Trecho do texto =>
★ ★ ★ ★
Confessar, preciso confessar que as primeiras vezes que entrei em contato com a poesia de Baudelaire, algo que estava posto sobre os versos — e entre eles — me fazia sentir um certo incômodo, em parte, e um tanto de tédio. Antes disso, na infância e na adolescência, lia os poemas como uma experiência direta e sem filtro de nenhuma natureza, e foi assim que atravessei românticos, parnasianos, modernos, tudo que se abrigava sob o nome de poesia chamada marginal (que só merecia esse rótulo agregador por sua marginalidade em relação ao mercado), o furacão Fernando Pessoa, e alguns inclassificáveis, como Augusto dos Anjos. Revirando aqui esse tempo, percebo que talvez tenha começado cedo a tentar entender o que existia de pensamento para além das margens dos poemas, o que havia de debate sobre a produção d_s poet_s: lendo as revistas dos anos 1970 — Revista Escrita, José, e O Saco, principalmente, além de ter conseguido naquela época as também incríveis Navilouca e Almanaque Biotônico Vitalidade, que não continham entrevistas ou ensaios, mas cujos projetos eram, em si mesmos, projetos-pensamento —, lendo aquelas revistas comecei a conhecer o que gravitava em torno da escrita, algumas das questões específicas da poesia e outras, do campo ampliado da cultura.
★ ★ ★ ★
Você pode repetir na íntegra, sem mudar uma só palavra, o trecho acima sobre as primeiras leituras de poesia?

[Dados coletados]
★ ★ ★ ★
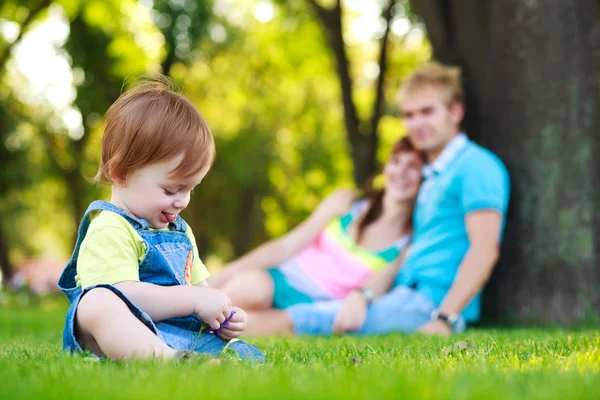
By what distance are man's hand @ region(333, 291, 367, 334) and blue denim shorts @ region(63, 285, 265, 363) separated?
2590 millimetres

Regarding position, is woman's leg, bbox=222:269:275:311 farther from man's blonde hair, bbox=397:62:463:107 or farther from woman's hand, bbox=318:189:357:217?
man's blonde hair, bbox=397:62:463:107

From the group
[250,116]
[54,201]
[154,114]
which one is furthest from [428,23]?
[54,201]

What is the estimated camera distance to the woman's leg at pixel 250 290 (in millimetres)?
6262

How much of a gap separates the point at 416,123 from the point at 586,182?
1583 mm

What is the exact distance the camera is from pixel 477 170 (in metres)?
5.96

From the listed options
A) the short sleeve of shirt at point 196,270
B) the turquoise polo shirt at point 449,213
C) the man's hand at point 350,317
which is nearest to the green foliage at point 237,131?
the turquoise polo shirt at point 449,213

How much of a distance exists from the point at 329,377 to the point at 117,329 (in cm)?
89

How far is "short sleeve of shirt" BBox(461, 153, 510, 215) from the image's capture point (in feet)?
19.2

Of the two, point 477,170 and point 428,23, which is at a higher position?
point 428,23

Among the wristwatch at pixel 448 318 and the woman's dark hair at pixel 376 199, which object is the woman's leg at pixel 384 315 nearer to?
the wristwatch at pixel 448 318

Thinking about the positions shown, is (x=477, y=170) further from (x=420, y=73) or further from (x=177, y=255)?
(x=177, y=255)

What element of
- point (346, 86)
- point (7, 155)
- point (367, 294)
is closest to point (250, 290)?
point (367, 294)

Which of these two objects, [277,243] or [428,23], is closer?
[277,243]

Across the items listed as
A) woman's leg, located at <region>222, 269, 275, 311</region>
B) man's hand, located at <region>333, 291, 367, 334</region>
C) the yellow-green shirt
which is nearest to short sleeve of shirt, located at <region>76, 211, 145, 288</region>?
the yellow-green shirt
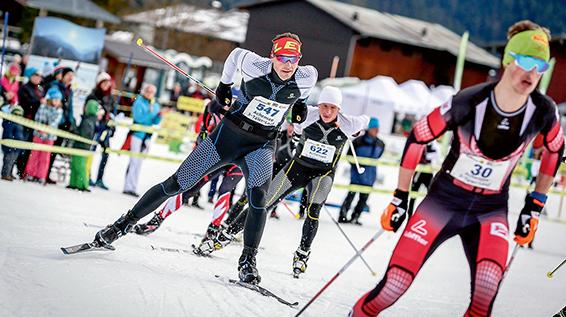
★ ★ ★ ★
Resposta do exercício =>
Confessar, preciso confessar que as primeiras vezes que entrei em contato com a poesia de Baudelaire, algo que estava posto sobre os versos — e entre eles — me fazia sentir um certo incômodo, em parte, e um tanto de tédio. Antes disso, na infância e na adolescência, lia os poemas como uma experiência direta e sem filtro de nenhuma natureza, e foi assim que atravessei românticos, parnasianos, modernos, tudo que se abrigava sob o nome de poesia chamada marginal (que só merecia esse rótulo agregador por sua marginalidade em relação ao mercado), o furacão Fernando Pessoa, e alguns inclassificáveis, como Augusto dos Anjos. Revirando aqui esse tempo, percebo que talvez tenha começado cedo a tentar entender o que existia de pensamento para além das margens dos poemas, o que havia de debate sobre a produção d_s poet_s: lendo as revistas dos anos 1970 — Revista Escrita, José, e O Saco, principalmente, além de ter conseguido naquela época as também incríveis Navilouca e Almanaque Biotônico Vitalidade, que não continham entrevistas ou ensaios, mas cujos projetos eram, em si mesmos, projetos-pensamento —, lendo aquelas revistas comecei a conhecer o que gravitava em torno da escrita, algumas das questões específicas da poesia e outras, do campo ampliado da cultura.